Twist launched its target-enrichment product line just last year, with the release of the Twist Human Core Exome Kit and Twist Custom Panels. In addition to the Twist Human Core Exome Kit, Twist offers library-preparation components and continues to expand its offering in fixed panels for both human and nonhuman species. The Twist Custom Panels enables rapid panel customization and optimization.
While target enrichment still poses challenges it is now possible, by leveraging efficient and precise DNA synthesis, to design “very effective probes coupled with exact synthesis to ensure that every probe works efficiently for the highest quality capture reaction,” LeProust says. Additionally, custom panels will continue to make target enrichment efficient and effective for targeted genomic analysis.
The highly variable nature of NGS samples, and the equally diverse set of end-results, suggest that target enrichment will continue as a top priority for sequencers, particularly toward developing actionable medical diagnostic tests.
“As a consequence, I don’t think there will ever be a one-sized-fits-all approach to target enrichment,” Barry adds. “Specific research goals have their own set of expectations from sequencing. These can vary significantly based on sample source and abundance, and ultimately the goal of the study with regard to detection sensitivity for samples with scientific impact.”

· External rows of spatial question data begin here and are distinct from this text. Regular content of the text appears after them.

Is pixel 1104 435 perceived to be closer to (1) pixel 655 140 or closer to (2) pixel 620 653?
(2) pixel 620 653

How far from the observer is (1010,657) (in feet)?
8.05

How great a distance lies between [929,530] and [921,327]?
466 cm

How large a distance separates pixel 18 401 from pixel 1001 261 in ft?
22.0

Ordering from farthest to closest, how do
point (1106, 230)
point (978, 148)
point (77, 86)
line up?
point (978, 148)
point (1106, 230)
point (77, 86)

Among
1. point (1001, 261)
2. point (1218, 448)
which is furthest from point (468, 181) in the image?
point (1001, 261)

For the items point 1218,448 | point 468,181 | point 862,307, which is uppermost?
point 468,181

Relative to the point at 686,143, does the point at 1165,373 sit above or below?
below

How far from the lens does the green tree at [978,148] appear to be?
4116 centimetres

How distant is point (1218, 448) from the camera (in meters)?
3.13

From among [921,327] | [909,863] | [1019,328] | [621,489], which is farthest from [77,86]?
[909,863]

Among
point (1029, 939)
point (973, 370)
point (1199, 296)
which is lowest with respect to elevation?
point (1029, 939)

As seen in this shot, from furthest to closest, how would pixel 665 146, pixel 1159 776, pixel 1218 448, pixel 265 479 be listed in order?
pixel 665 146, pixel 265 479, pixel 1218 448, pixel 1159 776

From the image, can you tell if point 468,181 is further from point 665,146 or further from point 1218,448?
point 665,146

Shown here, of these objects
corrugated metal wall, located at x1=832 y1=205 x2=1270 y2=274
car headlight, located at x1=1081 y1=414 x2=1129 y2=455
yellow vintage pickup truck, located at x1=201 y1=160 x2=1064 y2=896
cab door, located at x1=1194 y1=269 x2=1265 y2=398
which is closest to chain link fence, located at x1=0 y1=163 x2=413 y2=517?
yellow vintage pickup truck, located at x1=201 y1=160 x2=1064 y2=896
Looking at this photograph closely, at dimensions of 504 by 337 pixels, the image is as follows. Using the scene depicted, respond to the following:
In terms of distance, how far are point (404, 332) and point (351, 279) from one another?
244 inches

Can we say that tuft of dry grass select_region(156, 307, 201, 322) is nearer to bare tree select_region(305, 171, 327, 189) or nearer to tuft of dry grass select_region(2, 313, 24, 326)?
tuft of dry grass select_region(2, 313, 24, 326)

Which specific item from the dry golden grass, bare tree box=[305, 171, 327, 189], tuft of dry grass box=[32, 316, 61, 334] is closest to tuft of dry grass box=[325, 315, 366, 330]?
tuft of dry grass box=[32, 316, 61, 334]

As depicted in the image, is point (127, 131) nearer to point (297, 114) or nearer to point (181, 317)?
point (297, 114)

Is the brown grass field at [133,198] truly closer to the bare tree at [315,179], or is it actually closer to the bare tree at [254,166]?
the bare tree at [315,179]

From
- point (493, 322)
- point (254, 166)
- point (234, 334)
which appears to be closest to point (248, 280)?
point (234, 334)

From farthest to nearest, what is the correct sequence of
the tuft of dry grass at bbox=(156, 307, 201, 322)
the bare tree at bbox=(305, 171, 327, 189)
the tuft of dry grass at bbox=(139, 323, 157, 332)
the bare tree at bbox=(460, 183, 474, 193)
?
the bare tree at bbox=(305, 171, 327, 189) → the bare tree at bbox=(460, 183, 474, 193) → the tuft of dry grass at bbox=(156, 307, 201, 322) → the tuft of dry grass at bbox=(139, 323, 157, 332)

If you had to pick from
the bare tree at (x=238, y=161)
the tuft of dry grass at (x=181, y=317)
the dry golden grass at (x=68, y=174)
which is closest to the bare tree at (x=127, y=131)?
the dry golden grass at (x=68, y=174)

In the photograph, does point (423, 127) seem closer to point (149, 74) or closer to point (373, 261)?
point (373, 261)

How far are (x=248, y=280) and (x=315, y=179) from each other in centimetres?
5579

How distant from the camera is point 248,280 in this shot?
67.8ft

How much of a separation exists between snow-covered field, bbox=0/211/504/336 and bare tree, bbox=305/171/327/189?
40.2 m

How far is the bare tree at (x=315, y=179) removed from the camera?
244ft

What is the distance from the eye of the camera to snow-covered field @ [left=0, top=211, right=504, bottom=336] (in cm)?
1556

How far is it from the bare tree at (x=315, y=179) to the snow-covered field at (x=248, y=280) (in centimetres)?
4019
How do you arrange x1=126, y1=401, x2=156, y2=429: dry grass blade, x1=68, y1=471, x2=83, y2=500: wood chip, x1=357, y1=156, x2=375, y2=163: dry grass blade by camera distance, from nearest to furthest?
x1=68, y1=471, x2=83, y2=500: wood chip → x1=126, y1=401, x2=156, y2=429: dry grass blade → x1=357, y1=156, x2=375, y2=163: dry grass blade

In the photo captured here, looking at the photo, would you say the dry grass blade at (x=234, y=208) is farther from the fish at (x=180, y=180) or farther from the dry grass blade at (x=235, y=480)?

LeProust agrees that off-the-shelf enrichment strategies are not viable given current technology. “Researchers want the ability to quickly create custom panels, and iterate on those panels rapidly.” For example, Twist’s scalable, silicon-based oligonucleotide synthesis manufacturing platform generates high-performing probe panels for NGS target enrichment for pilot trials and at scale, and in significantly less time than a typical custom panel design, according to the company.